Ethics and legal aspects

The study complied with Brazilian guidelines for the care and use of animals for scientific and educational purposes being approved by the Ethics Committee for the Use of Animals-CEUA of the National Research Center on Fisheries, Aquaculture and Agricultural Systems-CNPASA (protocol nos. 34/2017 and 40/2018).

RESULTS

Fingerling trial

No mortality was observed immediately after transportation. However by the end of the recovery period, mortality was recorded at the higher densities of 110 and 125 g L-1 (Table 1). Temperature, dissolved oxygen, unionized ammonia and CO2 increased after transportation, but pH decreased. Water pH, temperature, dissolved oxygen and CO2 concentration did not vary significantly among densities immediately after transportation, but unionized ammonia rose with increased density (Table 1).

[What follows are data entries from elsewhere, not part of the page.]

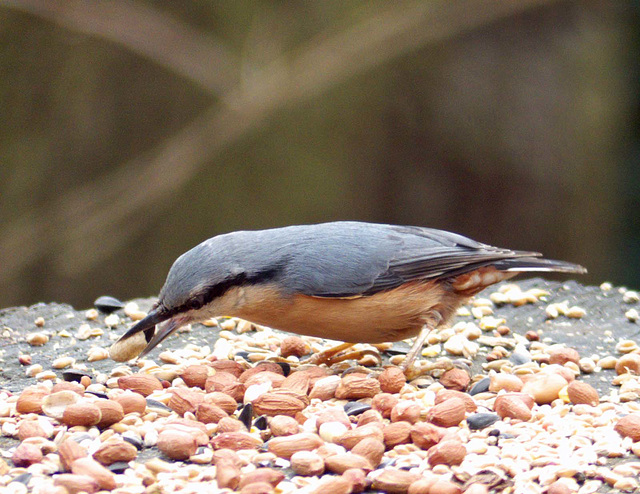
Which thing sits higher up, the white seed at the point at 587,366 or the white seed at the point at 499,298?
the white seed at the point at 499,298

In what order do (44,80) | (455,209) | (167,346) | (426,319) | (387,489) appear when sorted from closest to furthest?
(387,489), (426,319), (167,346), (44,80), (455,209)

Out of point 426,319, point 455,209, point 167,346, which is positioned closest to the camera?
point 426,319

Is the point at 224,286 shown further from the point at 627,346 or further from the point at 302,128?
the point at 302,128

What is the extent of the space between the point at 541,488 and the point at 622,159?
18.6 ft

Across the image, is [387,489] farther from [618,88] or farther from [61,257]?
[618,88]

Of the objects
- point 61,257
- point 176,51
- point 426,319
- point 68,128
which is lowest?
point 61,257

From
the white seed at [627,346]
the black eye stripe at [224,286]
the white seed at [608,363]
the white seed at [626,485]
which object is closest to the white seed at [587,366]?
the white seed at [608,363]

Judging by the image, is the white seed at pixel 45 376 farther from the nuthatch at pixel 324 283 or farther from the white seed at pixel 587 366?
the white seed at pixel 587 366

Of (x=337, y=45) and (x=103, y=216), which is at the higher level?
(x=337, y=45)

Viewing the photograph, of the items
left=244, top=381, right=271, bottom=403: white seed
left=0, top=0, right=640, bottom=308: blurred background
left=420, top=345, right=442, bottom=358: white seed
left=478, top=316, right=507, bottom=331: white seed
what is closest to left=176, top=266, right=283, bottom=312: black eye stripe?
left=244, top=381, right=271, bottom=403: white seed

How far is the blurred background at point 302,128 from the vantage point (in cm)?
651

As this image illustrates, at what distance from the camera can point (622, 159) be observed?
286 inches

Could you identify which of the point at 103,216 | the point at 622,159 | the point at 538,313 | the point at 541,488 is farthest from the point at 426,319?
the point at 622,159

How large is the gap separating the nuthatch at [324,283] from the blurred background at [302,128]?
11.9 feet
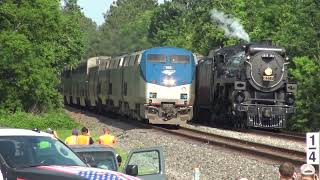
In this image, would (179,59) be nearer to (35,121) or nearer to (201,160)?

Table 1 Overall mortality (96 h after transportation) of fingerlings of pirarucu, Arapaima gigas and water quality parameters immediately before (control) and after fingerling transportation for six hours in plastic bags at densities of 65, 80, 95,110 and 125 g L-1. Values are the mean ± standard deviation of three replicates. 

Water parameter Control After transportation
65 gL-1 80 gL-1 95 gL-1 110 gL-1 125 gL-1
Temperature (°C) 27.1 A 31.87 ± 0.46 Ba 31.63 ± 0.85 Ba 31.23 ± 0.25 Ba 31,27 ±0.35 Ba 33.90 ± 4.31 Aa
Dissolved oxygen (mgL-1) 2.37 A 6.85 ± 0.55 Ba 6.05 ±0.68 Ba 6.53 ± 0.21 Ba 6.59 ± 0.42 Ba 6.26 ± 0.59 Aa
pH 7.31 A 6.62 ± 0.13 Ba 6.51 ± 0.13 Ba 6.43 ± 0.04 Ba 6.42 ± 0.01 Ba 6.42 ± 0.11 Ba
Unionized ammonia (mgL-1) 0.05 A 1.62 ± 0.26 Bd 1.94 ± 0.11 Bd 2.39 ± 0.12 Bc 3.08 ± 0.02 Bb 3.67 ± 0.17 Ba
Carbon dioxide (mgL-1) 2.0 A 12.67 ± 6.43 Aa 10.67 ± 1.15 Ba 10.33 ± 4.04 Aa 14.33 ± 6.03 Aa 13.67 ± 5.13 Aa
Overall mortality (%) - 0.00 b 0.00 b 0.00 b 2.67 ± 3.06 a 0.33 ± 0.58 ab

Different lowercase letters indicate significant differences among treatments (one-way ANOVA, followed by a Tukey test at p < 0.05). Uppercase letters denote significant differences between the control and values after transportation (Student’s t-test at p < 0.05).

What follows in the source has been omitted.